Rodziny więźniów politycznych dziękują papieżowi Benedyktowi XVI
Rodziny białoruskich więźniów politycznych podziękowały papieżowi Benedyktowi XVI w liście otwartym za poświęcanie im uwagi i zaapelowały o pomoc na rzecz ich szybszego zwolnienia oraz o modlitwę - podał na swoim portalu niezależny tygodnik "Nasza Niwa".
01.10.2012 | aktual.: 01.10.2012 11:15
List jest reakcją na złożenie wizyty przez nuncjusza papieskiego na Białorusi Claudio Gugerottiego siedmiu więźniom politycznym.
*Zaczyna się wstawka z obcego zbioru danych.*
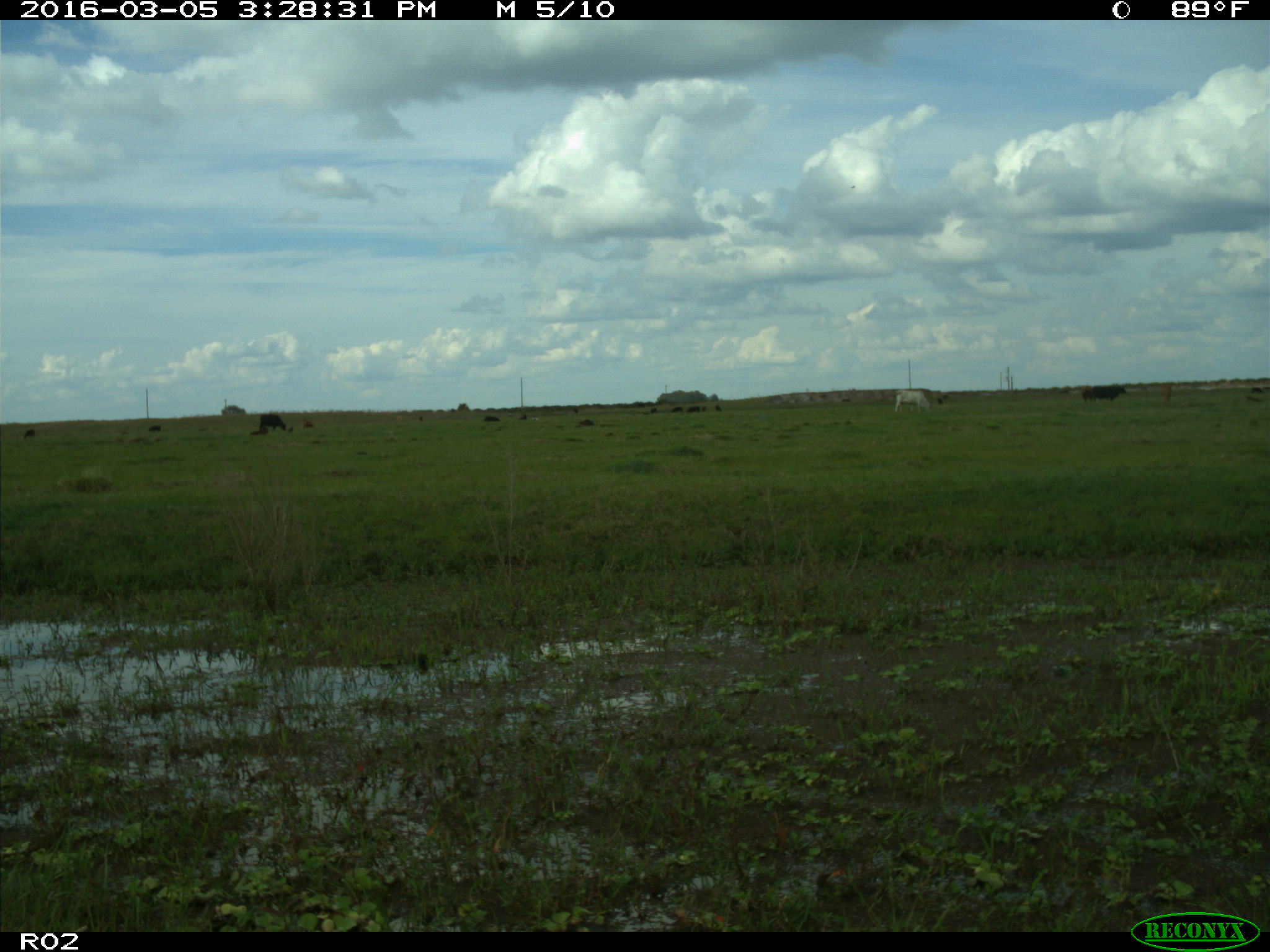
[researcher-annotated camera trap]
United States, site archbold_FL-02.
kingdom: Animalia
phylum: Chordata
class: Mammalia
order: Artiodactyla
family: Bovidae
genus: Bos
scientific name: Bos taurus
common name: domestic cow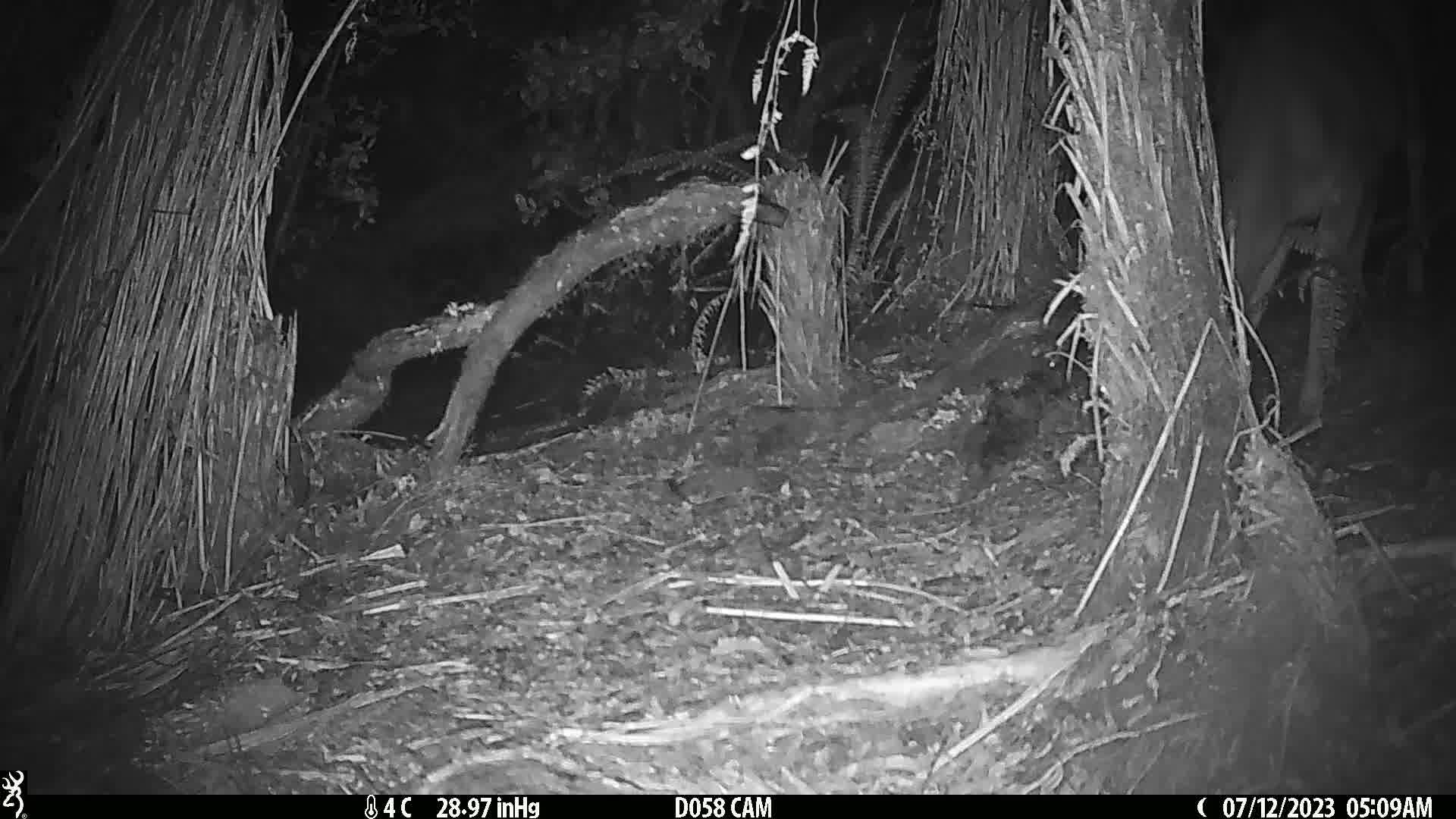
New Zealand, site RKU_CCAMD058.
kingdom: Animalia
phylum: Chordata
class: Mammalia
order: Artiodactyla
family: Cervidae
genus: Odocoileus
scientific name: Odocoileus virginianus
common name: white-tailed deer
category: white tailed deer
White tailed deer (white-tailed deer) (Odocoileus virginianus).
Jak pisze "Nasza Niwa", Gugerotti ma się we wtorek spotkać z papieżem, a jednym z tematów rozmowy będą białoruscy więźniowie polityczni.
Rodziny więźniów piszą w liście: "Od 17 lat w naszym kraju dyktuje warunki ostatni dyktator Europy" - informuje "Nasza Niwa". Określają też jako "grzeszny" system, "który opiera się na kłamstwie i strachu". Zwracają się do papieża z prośbą, by modlił się za nich, "za Białoruś, za tych, którzy cierpią w lochach, znoszą szyderstwo, gwałt i oddają życie za prawdę, wolność, sprawiedliwość i przyszłość zbudowaną nie na wartościach komunistycznych, lecz chrześcijańskich".
Radio Watykańskie poinformowało w czwartek, że Gugerotti odwiedził za zgodą władz Białorusi siedmiu uwięzionych opozycjonistów: Mikołę Statkiewicza, Źmiciera Daszkiewicza, Pawła Siewiaryńca, Eduarda Łobaua, Alesia Bialackiego, Siarhieja Kawalenkę i Pawła Syramałotaua. Watykański dyplomata rozmawiał z nimi o warunkach przetrzymywania i przekazał zapewnienie o papieskiej modlitwie za nich i ich rodziny.
Kawalenka i Syramałotau zostali pod koniec ubiegłego tygodnia zwolnieni po podpisaniu prośby o ułaskawienie do prezydenta Alaksandra Łukaszenki.